C’est un programme qui permet aux hackeurs de signaler et corriger des bugs avant que le grand public n’en soit informé. Leur savoir-faire leur vaut une compensation financière.

Hacktivisme

Contraction de hackeur et d’activisme. Cette forme de militantisme utilise les compétences du piratage informatique dans le but de favoriser des changements politiques ou sociétaux.

ONG, hackeurs : une convergence prometteuse

Expertes en logistique et en collectes de fonds, les ONG ont intérêt à bénéficier de l’expertise numérique des hackeurs qui les aident à se servir des outils digitaux nécessaires à leur sécurité. Selon Gilles Babinet : « La virtualisation des plateformes doit permettre plus d’autonomie, de liberté et d’indépendance, à condition d’être capable de les sécuriser. »

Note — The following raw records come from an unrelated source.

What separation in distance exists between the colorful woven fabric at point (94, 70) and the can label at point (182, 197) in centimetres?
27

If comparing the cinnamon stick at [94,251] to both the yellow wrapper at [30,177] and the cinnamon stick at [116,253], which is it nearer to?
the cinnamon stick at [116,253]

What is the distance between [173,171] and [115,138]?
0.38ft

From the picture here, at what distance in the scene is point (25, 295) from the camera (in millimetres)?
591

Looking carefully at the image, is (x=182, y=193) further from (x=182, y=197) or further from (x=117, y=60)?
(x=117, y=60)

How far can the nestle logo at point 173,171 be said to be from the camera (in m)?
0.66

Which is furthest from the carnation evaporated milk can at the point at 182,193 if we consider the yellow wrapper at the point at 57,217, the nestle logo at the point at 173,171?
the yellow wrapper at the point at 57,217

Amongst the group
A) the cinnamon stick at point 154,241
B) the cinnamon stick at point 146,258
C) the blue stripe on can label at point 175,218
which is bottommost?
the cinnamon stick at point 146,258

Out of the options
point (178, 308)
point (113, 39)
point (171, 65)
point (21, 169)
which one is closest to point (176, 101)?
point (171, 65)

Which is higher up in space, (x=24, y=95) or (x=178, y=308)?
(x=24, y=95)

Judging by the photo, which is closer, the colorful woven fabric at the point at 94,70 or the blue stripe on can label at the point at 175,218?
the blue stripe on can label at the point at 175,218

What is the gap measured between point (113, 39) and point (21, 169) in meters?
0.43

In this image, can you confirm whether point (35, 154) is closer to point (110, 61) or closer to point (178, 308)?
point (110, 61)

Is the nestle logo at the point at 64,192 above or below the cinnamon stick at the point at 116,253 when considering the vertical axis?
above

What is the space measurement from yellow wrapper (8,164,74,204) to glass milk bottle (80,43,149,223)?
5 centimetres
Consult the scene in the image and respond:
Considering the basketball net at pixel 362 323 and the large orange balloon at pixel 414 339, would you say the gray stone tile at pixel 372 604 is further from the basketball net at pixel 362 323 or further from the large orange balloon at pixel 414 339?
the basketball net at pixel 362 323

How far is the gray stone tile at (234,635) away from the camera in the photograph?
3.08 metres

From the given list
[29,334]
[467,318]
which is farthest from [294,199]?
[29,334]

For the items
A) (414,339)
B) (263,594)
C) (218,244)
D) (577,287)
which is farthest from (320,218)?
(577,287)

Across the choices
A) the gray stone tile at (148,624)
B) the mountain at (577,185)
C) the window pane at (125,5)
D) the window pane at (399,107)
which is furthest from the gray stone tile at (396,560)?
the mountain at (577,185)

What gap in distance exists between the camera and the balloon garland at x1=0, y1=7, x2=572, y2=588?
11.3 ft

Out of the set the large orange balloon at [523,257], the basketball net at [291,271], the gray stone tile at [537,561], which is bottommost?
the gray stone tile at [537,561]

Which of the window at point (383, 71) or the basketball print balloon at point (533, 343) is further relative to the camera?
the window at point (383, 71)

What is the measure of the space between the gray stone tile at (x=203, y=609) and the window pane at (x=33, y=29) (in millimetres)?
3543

Le mode d’organisation des hackeurs, souvent indépendants, anonymes et s’affranchissant des contraintes légales, leur permet une certaine agilité dans leurs actions. Ils peuvent donc intervenir en complément des ONG, plus légitimes aux yeux du public. En effet, ces structures s’appuient sur des statuts légaux et officiels et ont une vision des problématiques et des actions à plus long terme.

À partir du moment où hackeurs et ONG ont des valeurs communes (militantisme, défense des libertés, volonté de justice, notion de partage, etc.), des synergies sont possibles comme en témoigne leur collaboration au sein de Reporters sans frontières (RSF).

Elodie Vialle – Head of Journalism & Technology desk @RSF_inter

Forbidden Stories est une plateforme lancée en 2017 par RSF et Freedom Voices Network. Elle permet aux journalistes se sentant menacés de communiquer et de sécuriser des informations sensibles via l’utilisation d’outils open-source, afin que leur travail puisse être terminé et publié par d’autres journalistes. Ce fut le cas du Daphne Project, à la suite de l’assassinat de la journaliste Daphne Caruana Galizia, à Malte en 2017.

Depuis 2016, les équipes de HAND (Hackers Against Natural Disasters) organisent des actions de prévention contre les risques de tsunami. Elles se rendent en Guadeloupe et en Martinique pour installer, en collaboration avec Gwadalug, une autre association de « Hackers-Makers », un dispositif technique qui permettra à ces îles de réagir en cas de catastrophe naturelle.

Le lancement de la nouvelle plateforme Hack4Values est le fruit d’une collaboration entre Communication Sans Frontières et Yogosha. Son objectif est la recherche des vulnérabilités informatiques des organismes à but non lucratif via un programme de « Bug Bounty ». Dans son manifeste, elle annonce clairement sa volonté de « rassembler une communauté de hackeurs éthiques, désireux de soutenir ceux qui portent secours ».

Les ONG ont conscience de l’importance des lanceurs d’alerte qui leur ont permis d’avoir accès à des informations cruciales pour leur action sur le terrain. À ce titre, certaines d’entre elles, comme Transparence International, consacrent un budget à leur protection et militent au niveau des institutions européennes afin qu’ils soient protégés par un cadre légal.